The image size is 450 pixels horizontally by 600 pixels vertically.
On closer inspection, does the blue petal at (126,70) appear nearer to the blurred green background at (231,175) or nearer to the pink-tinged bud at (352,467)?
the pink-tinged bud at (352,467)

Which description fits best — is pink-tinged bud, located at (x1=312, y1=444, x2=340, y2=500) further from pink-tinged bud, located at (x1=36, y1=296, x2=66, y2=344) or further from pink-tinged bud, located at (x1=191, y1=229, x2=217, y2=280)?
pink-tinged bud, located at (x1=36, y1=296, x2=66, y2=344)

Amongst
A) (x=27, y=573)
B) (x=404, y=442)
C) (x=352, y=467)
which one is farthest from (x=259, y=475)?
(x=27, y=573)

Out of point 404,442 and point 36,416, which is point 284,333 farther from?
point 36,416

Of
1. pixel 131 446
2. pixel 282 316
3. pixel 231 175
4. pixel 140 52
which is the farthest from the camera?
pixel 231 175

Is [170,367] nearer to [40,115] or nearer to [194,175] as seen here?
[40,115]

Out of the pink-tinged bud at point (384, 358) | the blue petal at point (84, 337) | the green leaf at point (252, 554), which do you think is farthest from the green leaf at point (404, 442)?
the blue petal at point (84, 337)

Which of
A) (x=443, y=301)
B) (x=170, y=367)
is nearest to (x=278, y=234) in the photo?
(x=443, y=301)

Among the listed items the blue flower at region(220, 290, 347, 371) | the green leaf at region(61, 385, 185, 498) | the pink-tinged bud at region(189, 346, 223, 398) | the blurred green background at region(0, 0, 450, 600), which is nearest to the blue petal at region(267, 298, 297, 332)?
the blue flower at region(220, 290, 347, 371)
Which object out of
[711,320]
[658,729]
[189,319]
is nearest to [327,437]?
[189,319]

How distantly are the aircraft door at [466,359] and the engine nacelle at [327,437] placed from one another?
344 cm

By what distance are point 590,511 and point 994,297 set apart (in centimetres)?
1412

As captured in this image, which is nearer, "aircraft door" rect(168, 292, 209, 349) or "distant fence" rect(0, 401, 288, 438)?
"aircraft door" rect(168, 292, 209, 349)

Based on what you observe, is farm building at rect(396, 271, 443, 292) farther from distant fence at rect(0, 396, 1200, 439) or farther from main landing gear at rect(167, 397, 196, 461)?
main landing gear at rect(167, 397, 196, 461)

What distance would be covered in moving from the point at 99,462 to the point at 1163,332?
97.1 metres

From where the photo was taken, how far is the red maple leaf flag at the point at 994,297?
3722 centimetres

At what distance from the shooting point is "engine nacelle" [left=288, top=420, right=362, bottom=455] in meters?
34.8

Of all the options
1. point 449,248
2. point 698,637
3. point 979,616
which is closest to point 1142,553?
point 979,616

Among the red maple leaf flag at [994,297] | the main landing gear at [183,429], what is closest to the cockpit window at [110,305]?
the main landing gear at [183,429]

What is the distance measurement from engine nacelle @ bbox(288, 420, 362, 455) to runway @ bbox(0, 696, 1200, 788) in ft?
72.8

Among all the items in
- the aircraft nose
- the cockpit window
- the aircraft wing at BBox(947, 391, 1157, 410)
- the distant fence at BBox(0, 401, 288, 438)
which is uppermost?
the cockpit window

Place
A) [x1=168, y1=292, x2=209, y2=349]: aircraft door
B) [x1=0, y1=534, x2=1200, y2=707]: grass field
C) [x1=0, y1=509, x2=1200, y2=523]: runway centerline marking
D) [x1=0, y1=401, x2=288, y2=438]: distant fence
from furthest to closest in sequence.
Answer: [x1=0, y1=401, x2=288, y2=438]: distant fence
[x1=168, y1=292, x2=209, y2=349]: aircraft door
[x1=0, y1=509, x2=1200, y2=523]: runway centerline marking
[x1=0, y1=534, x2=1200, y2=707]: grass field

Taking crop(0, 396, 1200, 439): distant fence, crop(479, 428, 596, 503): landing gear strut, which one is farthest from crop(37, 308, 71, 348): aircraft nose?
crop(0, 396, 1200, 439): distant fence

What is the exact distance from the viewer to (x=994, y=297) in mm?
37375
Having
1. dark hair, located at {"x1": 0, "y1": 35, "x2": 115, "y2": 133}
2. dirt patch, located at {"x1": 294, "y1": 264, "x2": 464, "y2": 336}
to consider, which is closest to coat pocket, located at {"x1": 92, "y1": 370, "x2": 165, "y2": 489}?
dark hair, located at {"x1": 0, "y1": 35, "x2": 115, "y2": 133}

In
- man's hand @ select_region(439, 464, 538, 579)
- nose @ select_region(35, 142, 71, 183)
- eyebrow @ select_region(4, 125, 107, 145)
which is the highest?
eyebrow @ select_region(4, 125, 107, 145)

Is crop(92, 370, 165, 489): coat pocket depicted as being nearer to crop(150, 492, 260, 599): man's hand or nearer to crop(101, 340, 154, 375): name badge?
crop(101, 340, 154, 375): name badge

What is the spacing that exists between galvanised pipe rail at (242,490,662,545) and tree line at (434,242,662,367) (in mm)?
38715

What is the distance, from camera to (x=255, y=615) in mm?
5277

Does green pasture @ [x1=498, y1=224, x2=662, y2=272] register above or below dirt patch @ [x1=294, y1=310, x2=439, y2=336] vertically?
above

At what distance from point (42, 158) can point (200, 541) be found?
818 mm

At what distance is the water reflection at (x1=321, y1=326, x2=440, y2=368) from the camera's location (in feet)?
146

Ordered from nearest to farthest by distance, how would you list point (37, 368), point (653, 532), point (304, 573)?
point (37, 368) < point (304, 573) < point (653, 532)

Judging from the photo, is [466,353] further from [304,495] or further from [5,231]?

* * *

# [Written task]
Return the line that contains "What is the spacing" along with every line after it through the end of the entries, exactly, adding nothing.

# [Output below]
What is the spacing that exists between galvanised pipe rail at (242,490,662,545) and tree line at (434,242,662,367) (in mm)?
38715

What is the distance, from camera to (x=255, y=615) in mm?
5277

Does green pasture @ [x1=498, y1=224, x2=662, y2=272] register above or below dirt patch @ [x1=294, y1=310, x2=439, y2=336] vertically?
above

At what distance from point (42, 158) can point (200, 541) be found?
818 mm

At what distance is the water reflection at (x1=321, y1=326, x2=440, y2=368) from the camera's location (in feet)?
146

Ordered from nearest to farthest by distance, how would you list point (37, 368), point (653, 532), point (304, 573)?
point (37, 368) < point (304, 573) < point (653, 532)

Judging from the photo, is [466,353] further from [304,495] or further from [5,231]?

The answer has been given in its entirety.